According to Wang Jianhong, Deputy Secretary General of China Cotton Association, China's cotton output is about 7 million 200 thousand tons in 2011/12, and its consumption is about 9 million tons.
In July this year, China's cotton price reached 18231 yuan / ton, compared to imported cotton prices, including import tax, only 14778 yuan / ton, the difference price reached 4500 yuan / ton.
According to the Chinese customs report, in the 1-7 month of this year, China's textile exports fell by 0.2% compared with the same period last year, while the import of cotton increased 133.7% to 3 million 460 thousand tons.
"In order to protect local cotton farmers, the NDRC issued a quota policy for imported cotton."
Hu Keqin recalled that in 2004, China imposed a quota of 894 thousand tons for cotton imports, which has not been changed for 8 years.
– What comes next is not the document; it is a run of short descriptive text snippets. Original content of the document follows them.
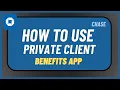 How to Use Chase Private Client Benefits App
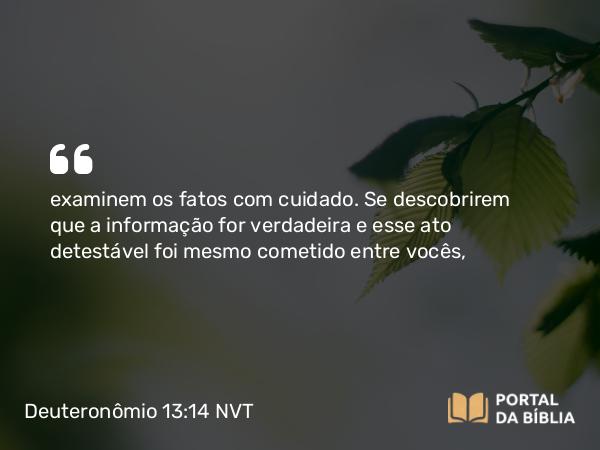 Deuteronômio 13:14 NVT - examinem os fatos com cuidado. Se descobrirem que a informação for verdadeira e esse ato detestável foi mesmo cometido entre vocês,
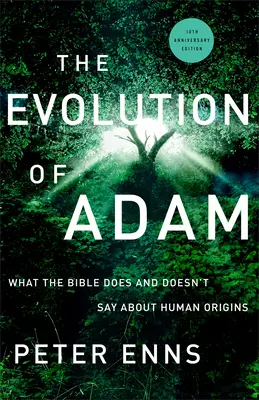 L'evoluzione di Adamo: cosa dice e cosa non dice la Bibbia sulle origini dell'uomo - The Evolution of Adam: What the Bible Does and Doesn't Say about Human Origins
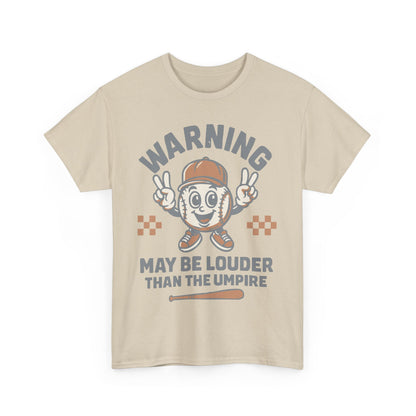 Warning T-Shirt, Fun Umpire Tee, Unique Sports Gift, Casual Wear, Perfect for Baseball Fans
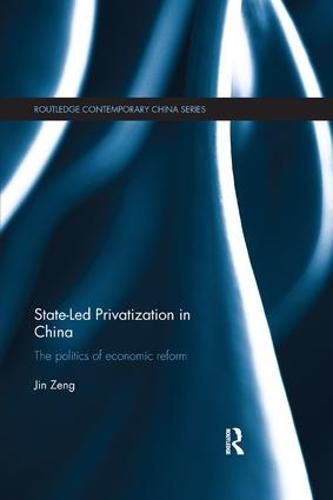 Cover image for State-Led Privatization in China: The Politics of Economic Reform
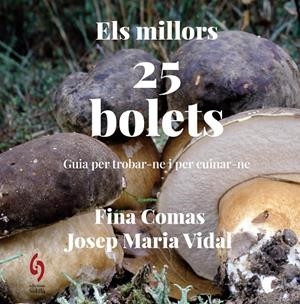 Els millors 25 bolets | 9788412980646 | Comas, Fina/Vidal, Josep Maria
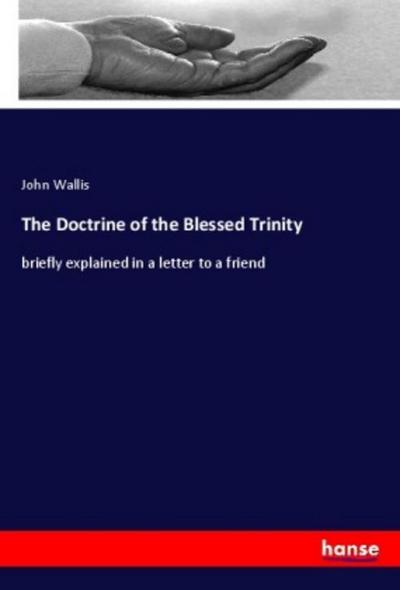 The Doctrine of the Blessed Trinity - John Wallis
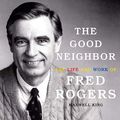 Cover Art for B07GZC6TZ1, The Good Neighbor: The Life and Work of Fred Rogers by Maxwell King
However, this cotton import quota is mainly concentrated in the hands of large state-owned cotton foreign trade enterprises and large textile processing plants, and many small and medium-sized cotton enterprises are unable to obtain the quota.
Every year, some enterprises that apply for quotas to the state do not have substantial cotton spinning production and trade. They get the quota and sell it back and forth. The quota ranges from 2800 yuan to 3500 yuan per ton in the market.
"If Cobi becomes an enterprise of Shandong's Ruyi subordinates, it can really save a lot of raw material costs."
Hu Keqin said that the current case of Chinese enterprises acquiring overseas large cotton enterprises is very few and should be the first case.